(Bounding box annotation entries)
● ● ● ●
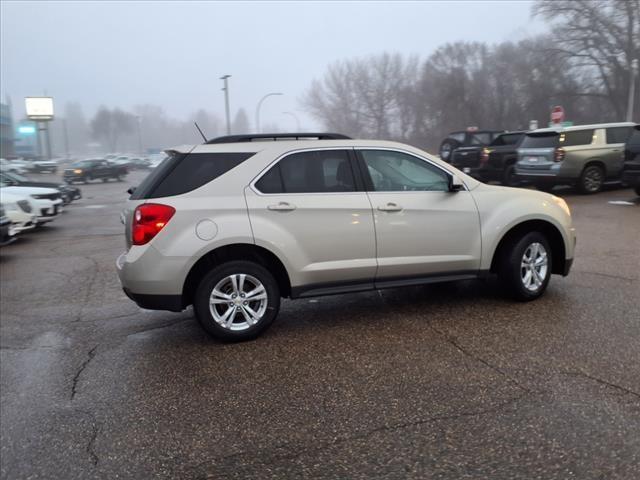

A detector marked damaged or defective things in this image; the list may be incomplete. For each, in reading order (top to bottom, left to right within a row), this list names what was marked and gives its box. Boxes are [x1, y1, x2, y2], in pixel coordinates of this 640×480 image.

cracked asphalt [1, 171, 640, 478]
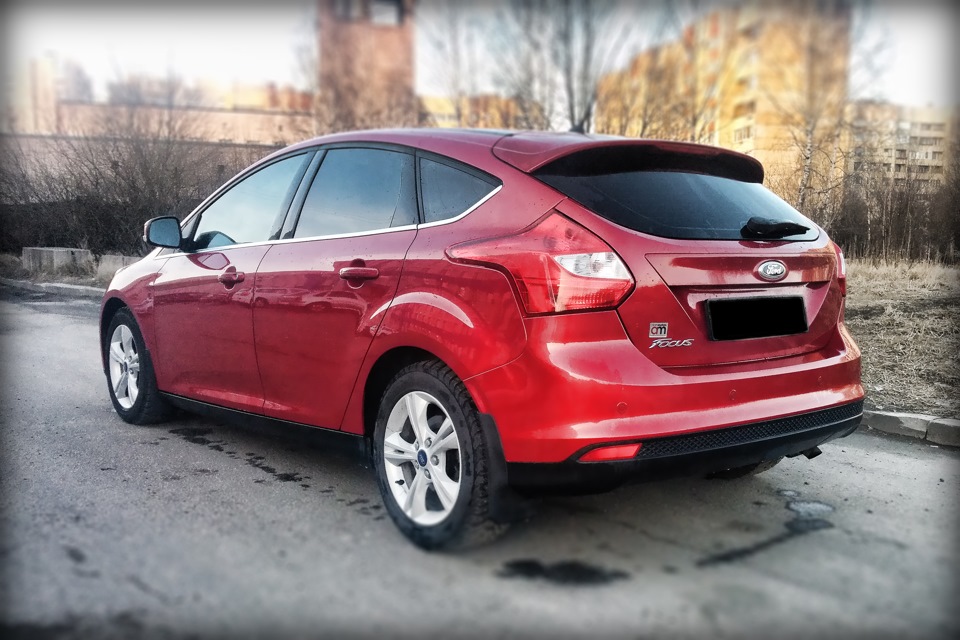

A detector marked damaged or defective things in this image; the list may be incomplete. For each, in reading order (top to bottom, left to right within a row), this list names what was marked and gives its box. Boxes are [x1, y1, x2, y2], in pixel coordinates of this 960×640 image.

cracked asphalt [0, 288, 956, 636]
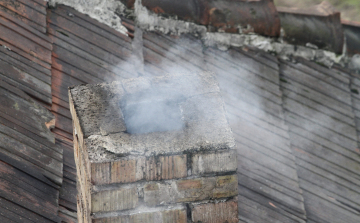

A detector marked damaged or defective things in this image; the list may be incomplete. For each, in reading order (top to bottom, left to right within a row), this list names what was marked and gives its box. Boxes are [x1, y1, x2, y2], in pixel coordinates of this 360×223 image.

rusty corrugated metal sheet [121, 0, 282, 36]
rusty corrugated metal sheet [278, 1, 344, 54]
rusty corrugated metal sheet [342, 20, 360, 56]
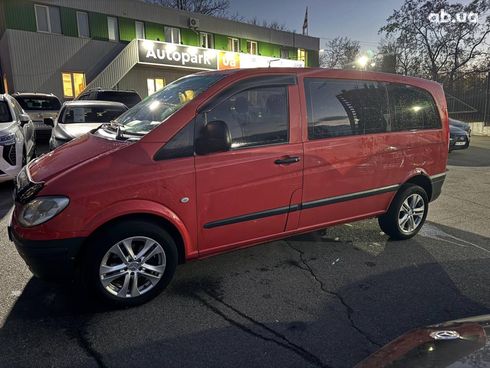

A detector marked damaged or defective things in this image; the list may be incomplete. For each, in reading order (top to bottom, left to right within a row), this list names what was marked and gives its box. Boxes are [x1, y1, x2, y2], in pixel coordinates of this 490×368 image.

cracked asphalt [0, 137, 490, 368]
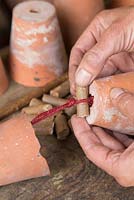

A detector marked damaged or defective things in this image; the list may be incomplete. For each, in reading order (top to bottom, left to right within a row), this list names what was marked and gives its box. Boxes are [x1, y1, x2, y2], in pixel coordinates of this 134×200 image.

broken terracotta shard [9, 0, 67, 86]
broken terracotta shard [87, 72, 134, 134]
broken terracotta shard [0, 114, 49, 186]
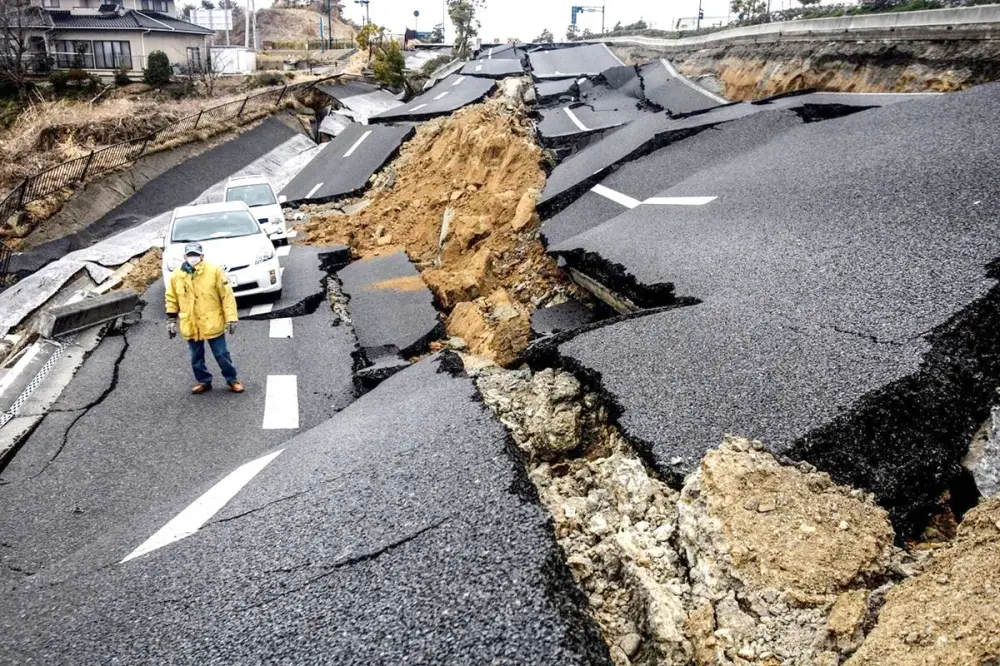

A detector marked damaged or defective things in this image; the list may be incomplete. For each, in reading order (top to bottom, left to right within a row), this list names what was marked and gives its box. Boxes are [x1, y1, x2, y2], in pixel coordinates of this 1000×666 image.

broken concrete slab [370, 74, 498, 123]
broken concrete slab [532, 42, 624, 79]
broken concrete slab [280, 122, 412, 204]
broken concrete slab [336, 249, 442, 364]
broken concrete slab [0, 352, 608, 664]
● ● ● ●
Task prompt:
Give the lines above as a numbered list, with the blank lines left out. Leave the pictures out of your answer.

Output of the exercise:
1. A detector marked damaged or defective things in this image; the list may be incomplete. For each, in reading order (top to bottom, left to right within a row), this list names what was marked and gives its box. Boxes are [x1, y1, x2, y2], in pixel coordinates of this 640×480 image.
2. cracked asphalt [1, 171, 640, 478]
3. A detector marked damaged or defective things in this image; the list may be incomplete. For each, in reading order (top to bottom, left to right within a row), this list names what was marked and gives its box. Boxes are [x1, y1, x2, y2], in pixel coordinates of this 960×640 image.
4. cracked asphalt [0, 288, 956, 636]
5. A detector marked damaged or defective things in this image; the list may be incomplete. For each, in reading order (top to bottom, left to right within a row), this list names what was marked and gives its box. Boxes are [x1, y1, x2, y2], in pixel coordinates of this 360×223 image.
6. rusty corrugated metal sheet [121, 0, 282, 36]
7. rusty corrugated metal sheet [278, 1, 344, 54]
8. rusty corrugated metal sheet [342, 20, 360, 56]
9. A detector marked damaged or defective things in this image; the list may be incomplete. For each, in reading order (top to bottom, left to right within a row), this list names what was marked and gives its box. Boxes are [x1, y1, x2, y2], in pixel coordinates of this 490×368 image.
10. cracked asphalt [0, 137, 490, 368]
11. A detector marked damaged or defective things in this image; the list may be incomplete. For each, in reading order (top to bottom, left to right within a row), this list names what was marked and gives its box. Boxes are [x1, y1, x2, y2], in pixel coordinates of this 134×200 image.
12. broken terracotta shard [9, 0, 67, 86]
13. broken terracotta shard [87, 72, 134, 134]
14. broken terracotta shard [0, 114, 49, 186]
15. A detector marked damaged or defective things in this image; the list may be incomplete. For each, in reading order (top to bottom, left to right within a row), this list names what was marked and gives its box. Boxes are [x1, y1, x2, y2], in pixel coordinates of this 1000×666 image.
16. broken concrete slab [370, 74, 498, 123]
17. broken concrete slab [532, 42, 624, 79]
18. broken concrete slab [280, 122, 412, 204]
19. broken concrete slab [336, 249, 442, 364]
20. broken concrete slab [0, 352, 608, 664]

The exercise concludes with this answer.